Per capire il motivo di tale accusa bisogna però innanzitutto contestualizzare la votazione andando a ritroso nel tempo. In tal senso, bisogna ricordare che il testo adottato dal Parlamento è frutto di un’inchiesta di quest’ultimo, avviata nel giugno 2020 per indagare sulle presunte violazioni del regolamento dell’UE sul trasporto degli animali e portata avanti dalla Commissione d’inchiesta sulla protezione degli animali durante il trasporto (ANIT). Essa ha realizzato un report e relative raccomandazioni, che sono state fornite in quanto le norme dell’UE sul trasporto di animali sono state ritenute «obsolete, fuorvianti e scarsamente applicate». Tuttavia, come denunciato ad esempio dall’associazione Essere Animali, tali raccomandazioni «non propongono nessuna soluzione ad alcune problematiche urgenti evidenziate nel report, e per molte di esse si limitano a suggerire dei miglioramenti insufficienti invece di chiedere con fermezza urgente un cambiamento concreto».

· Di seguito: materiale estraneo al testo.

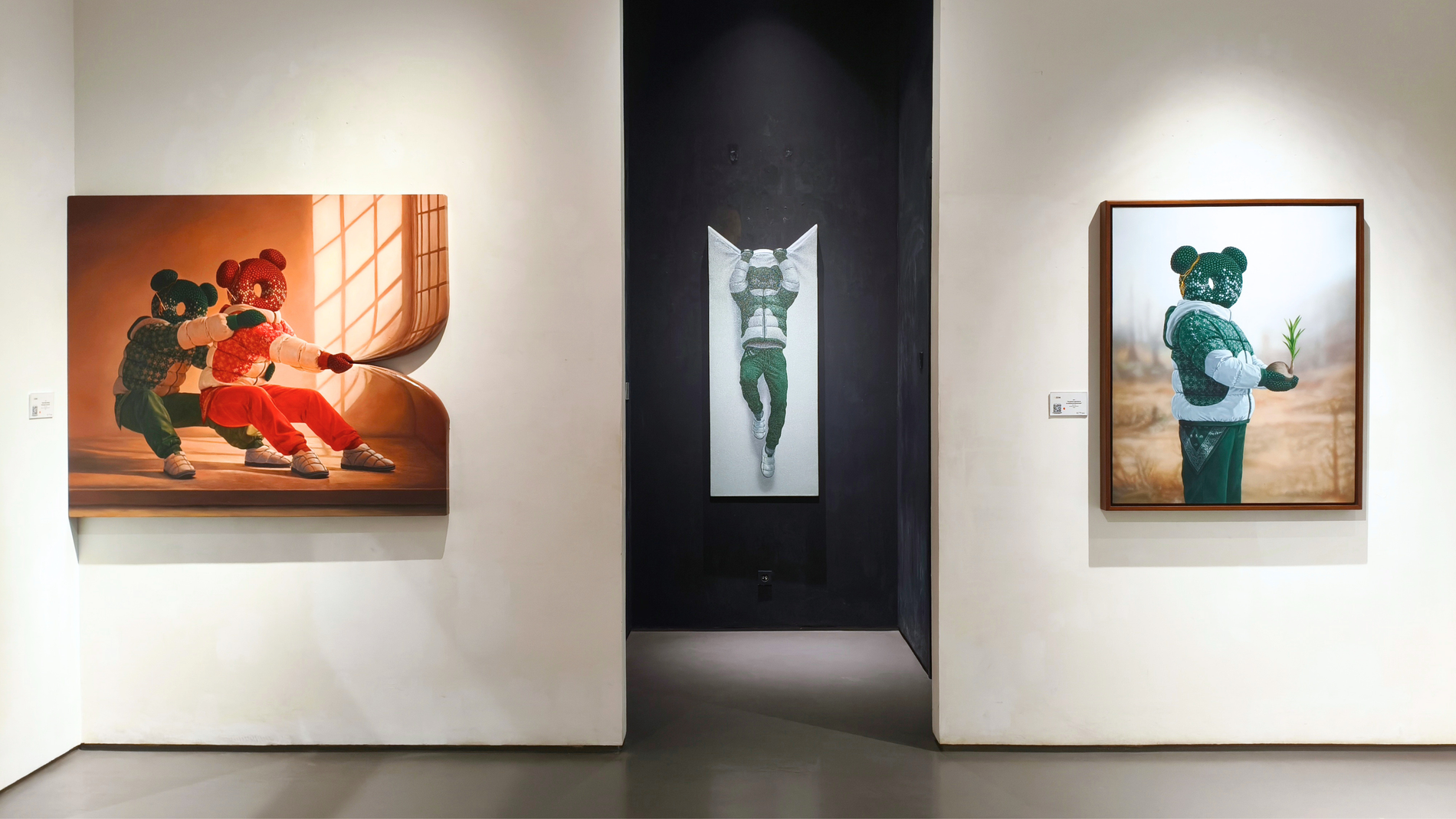Instagramable atau Bermakna? Ketika Pameran Seni Menjadi Pengalaman yang Lebih Dekat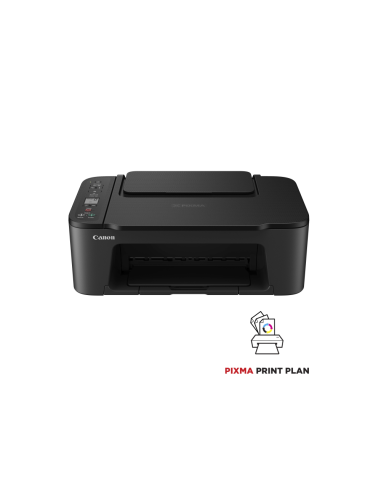 Canon PIXMA TS3550i Inyección de tinta A4 4800 x 1200 DPI Wifi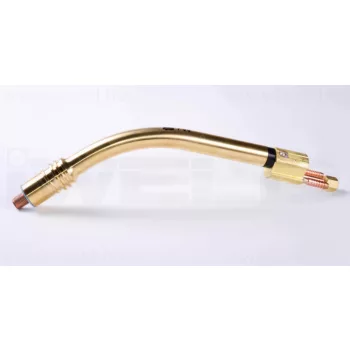   IWELD TBi 7W CO2 pistol cu ​​apă gât răcit lung (174P101006)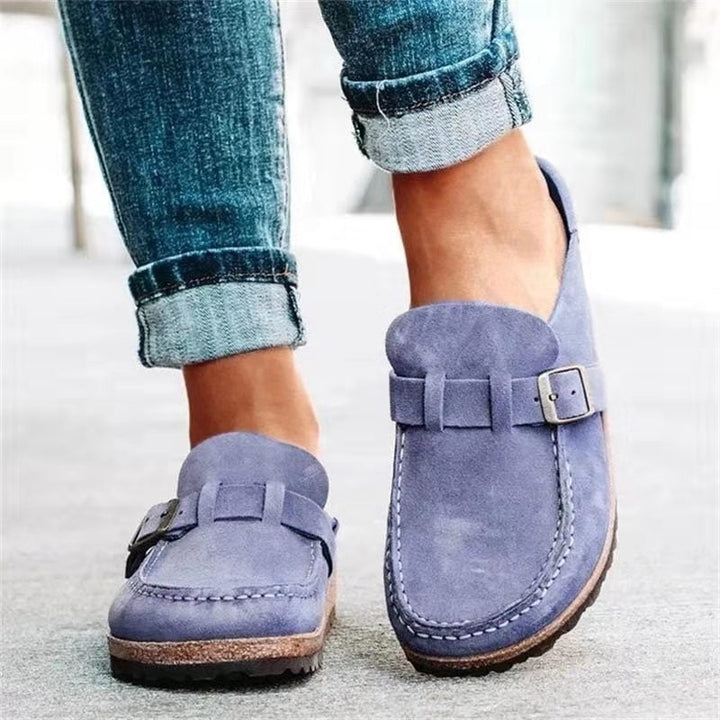Noora™ | Élise - Sandales Confortables pour Chaque Jour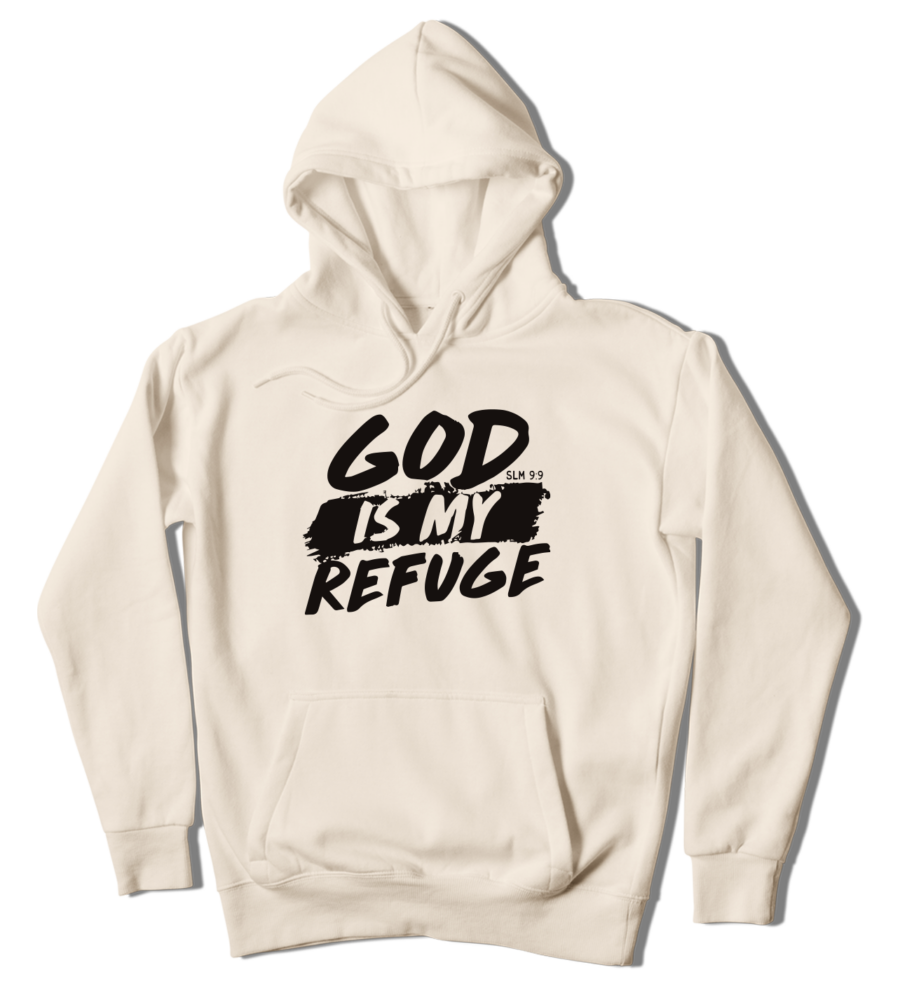 MY REFUGE - Image 3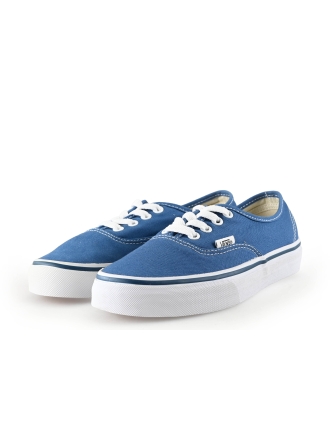 Vans Sneakers Blauw 323682
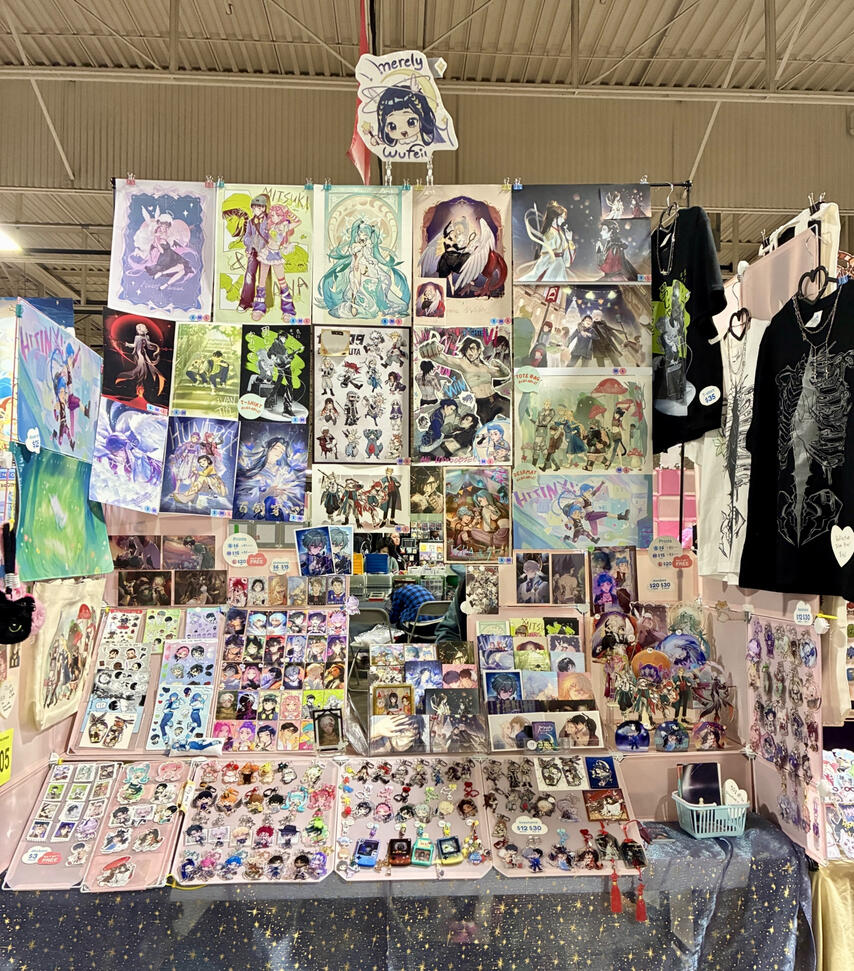 Full table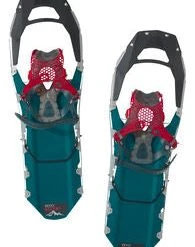 MSR Women’s Revo Ascent Snowshoes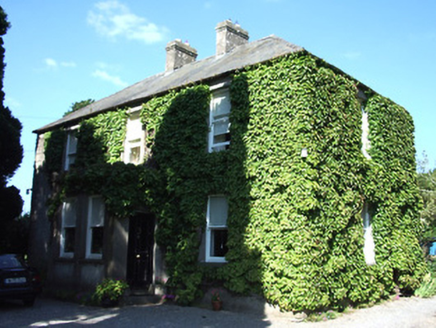 Barnora House, Cashel Road,  BARNORA, Cahir,  Co. TIPPERARY SOUTH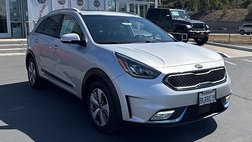 2019 Kia Niro Plug-In Hybrid EX Premium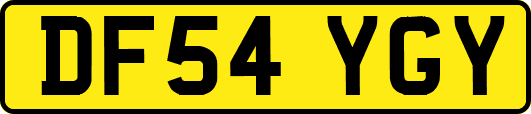 DF54YGY
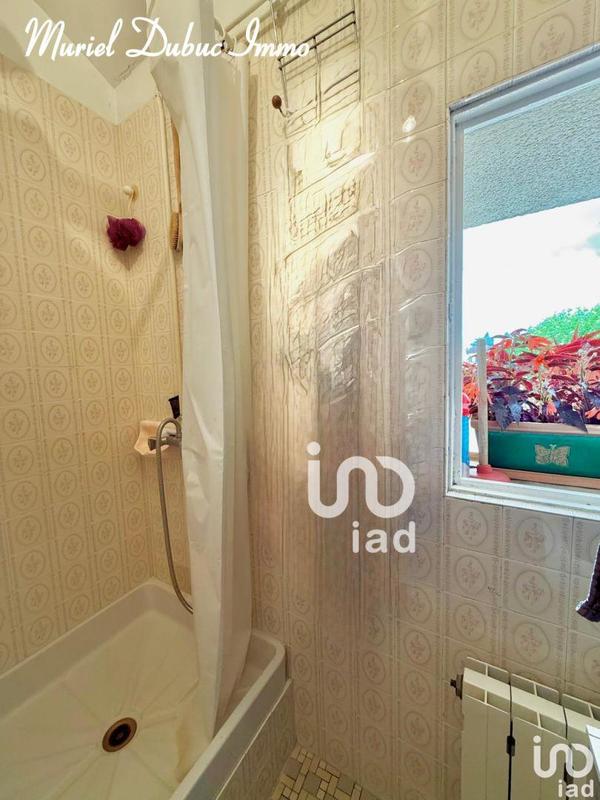 Maison - 171 m² - 6 pièces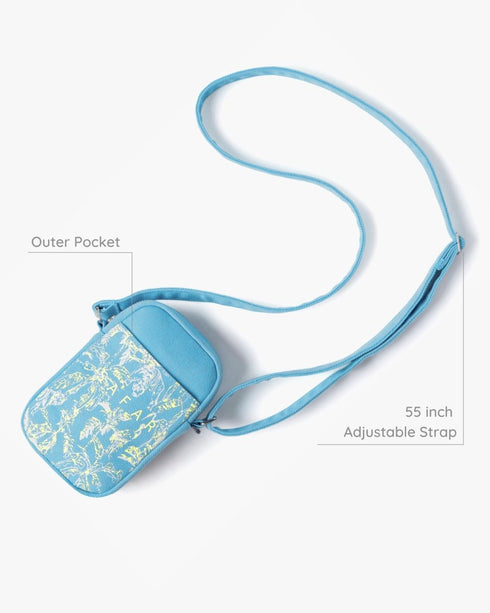 Ecoright Safar Phone Bag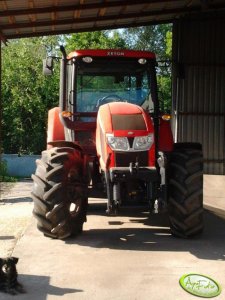 Zetor Forterra 135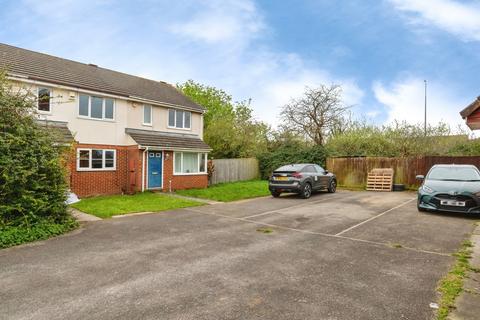 undefined, Watch Elm Close, Bradley Stoke, Bristol, Gloucestershire, BS32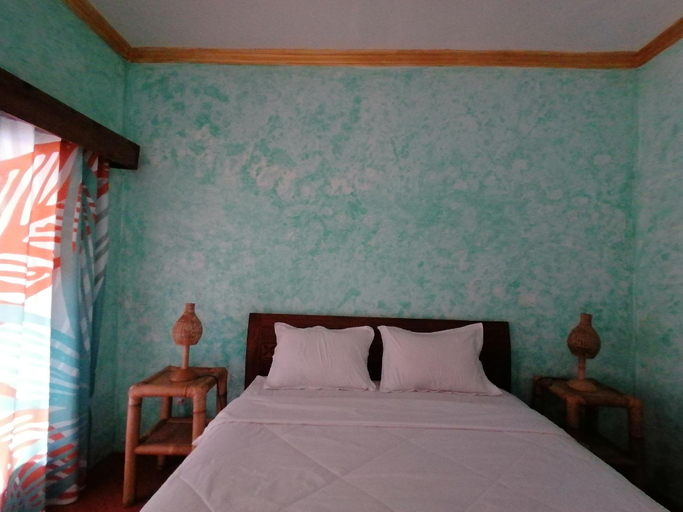 Bedroom 3, Sampai Jumpa Gili Air, Lombok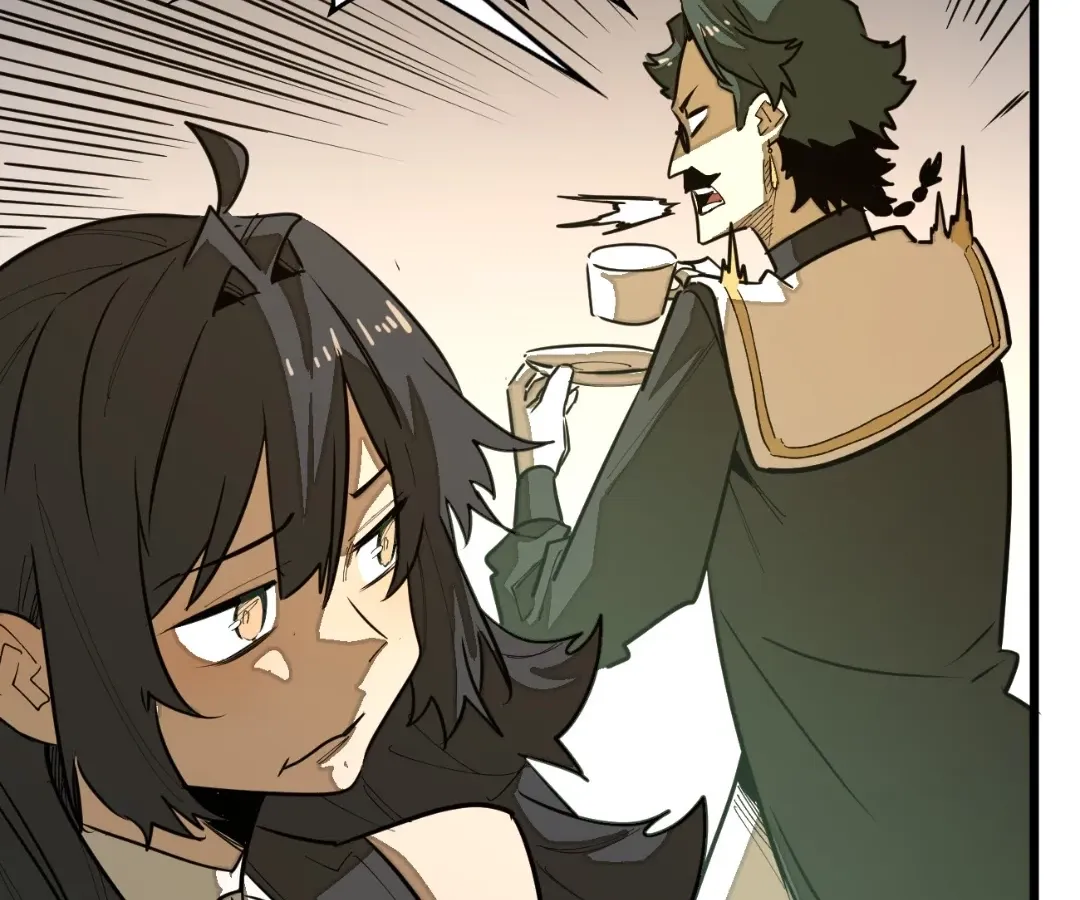 From Dust to Throne Chapter 17 page 97 - 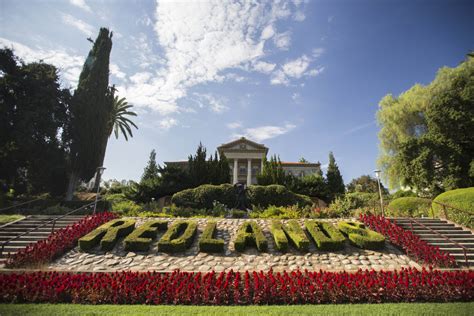 Discover The Best Of U Of Redlands San Diego Campus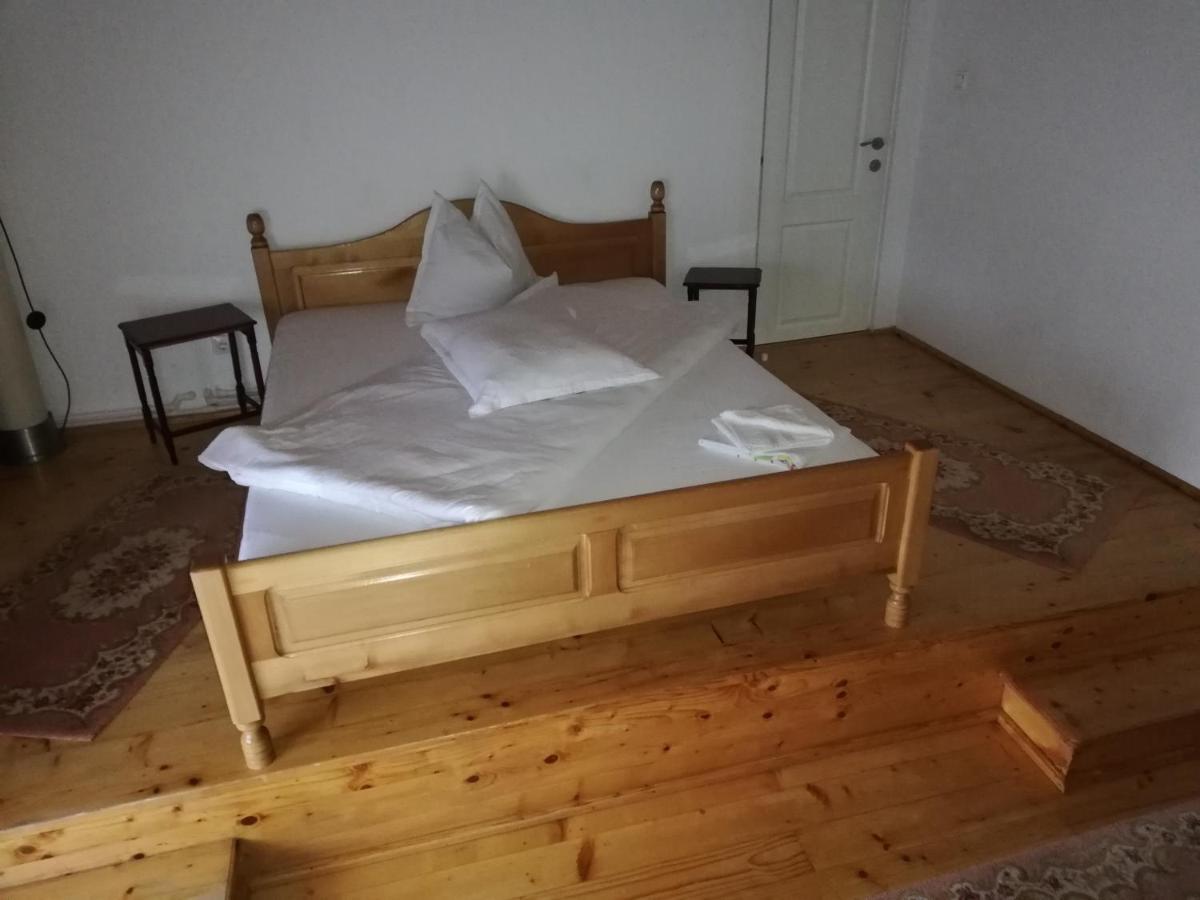 Casa Doina Hotel Busteni Ngoại thất bức ảnh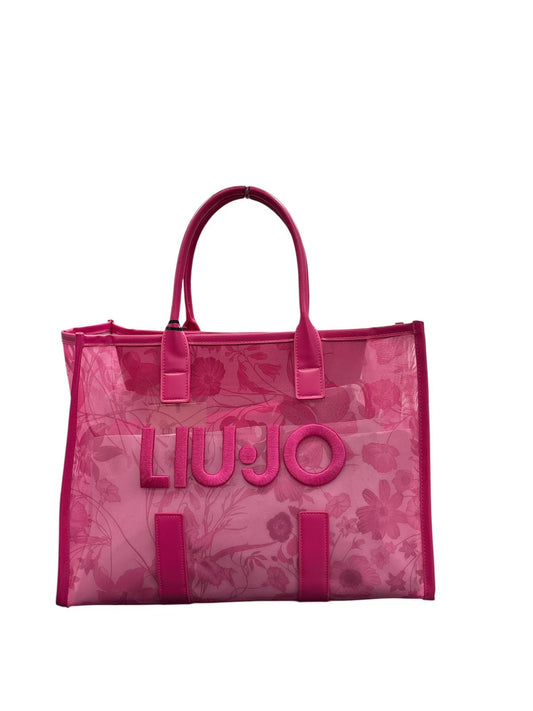 VA6193  J3909 - BORSA - LIU-JO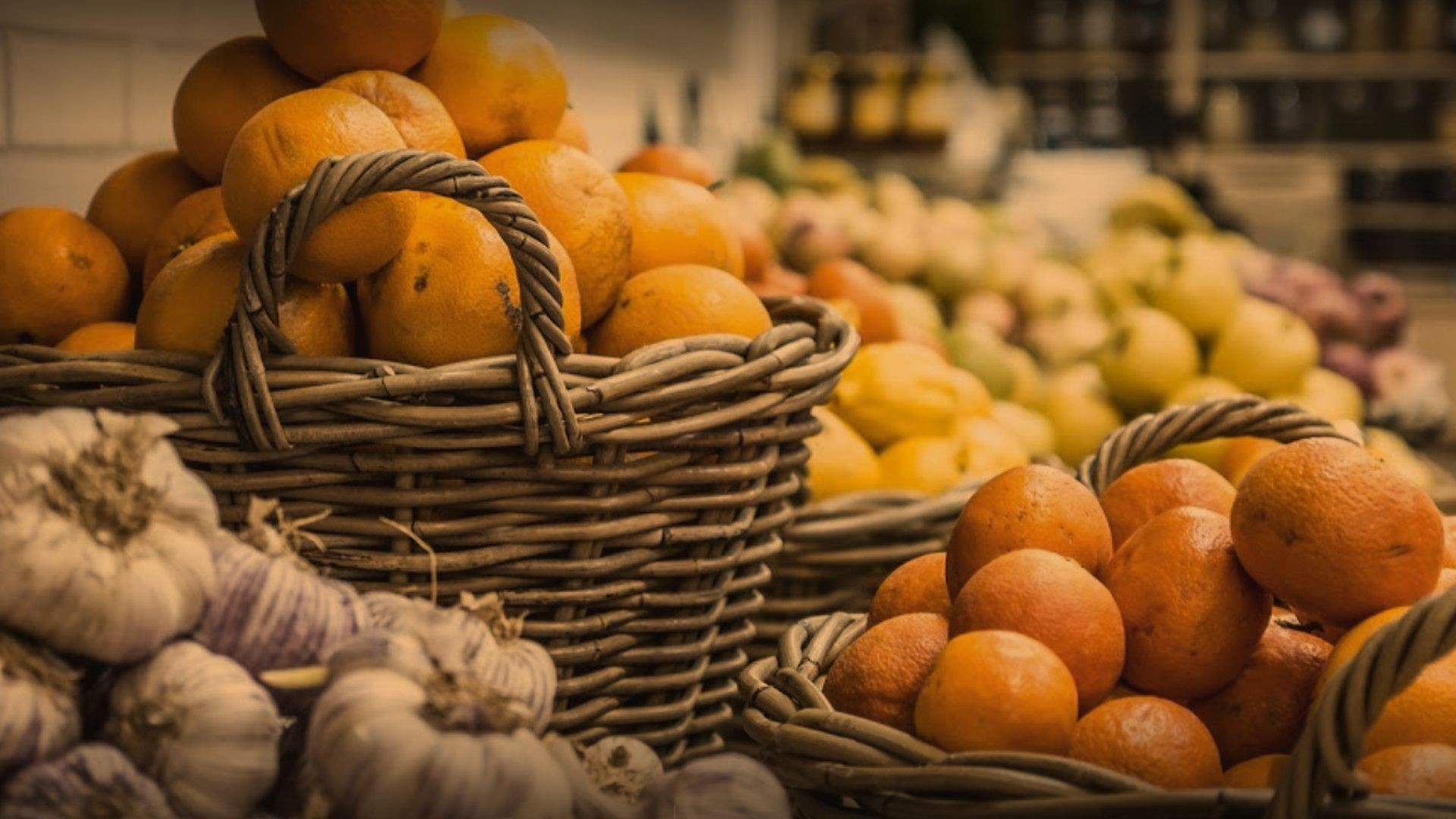 Frutería y verdulería en Torredembarra Frutería y verdulería en Torredembarra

È all’interno di tale contesto, dunque, che si inserisce la critica al recente voto del Parlamento, dato che queste raccomandazioni sono state «adottate così come presentate nel testo approvato lo scorso dicembre, senza intervenire sulle criticità e migliorare i contenuti proposti» e non solo, in quanto su alcuni punti «si sono fatti persino dei passi indietro». In tal senso, ricorda Essere Animali, gli europarlamentari hanno respinto una serie di emendamenti migliorativi, come ad esempio la richiesta di vietare il trasporto di animali in stato di gravidanza avanzato (inteso come +40% della gestazione) e l’invito a formulare una definizione di “durata del viaggio” che si riferisca all’intero periodo di movimento, incluso il tempo di carico e scarico degli animali, cosa che fa sì che anche il limite di 8 ore previsto dalle raccomandazioni – solo per il trasporto su strada di animali destinati al macello – risulti indebolito.
Sono questi dunque alcuni dei motivi per cui Essere Animali – così come altre organizzazioni animaliste – ritiene che sia stato indebolito un testo già pieno di lacune. «Il Parlamento europeo ha perso un’occasione importante per rafforzare e migliorare le raccomandazioni della Commissione ANIT e mettere il benessere degli animali al centro della revisione della normativa sul trasporto», afferma in tal senso Essere Animali, sottolineando che adesso la speranza è che nel processo di revisione del regolamento sui trasporti le istituzioni europee, in particolare la Commissione Europea, superino i limiti delle raccomandazioni votate in Parlamento. A tal proposito, infatti, bisogna ricordare che la Commissione dovrà rivedere il regolamento sui trasporti e lo farà con una nuova proposta legislativa, attesa nell’autunno del 2023. Ad ogni modo però, come sottolineato dall’organizzazione Animal Equality, ciò che al momento appare chiaro è che il Parlamento abbia consegnato nelle mani della Commissione un voto che va in direzione opposta a quella di una reale tutela del benessere animale.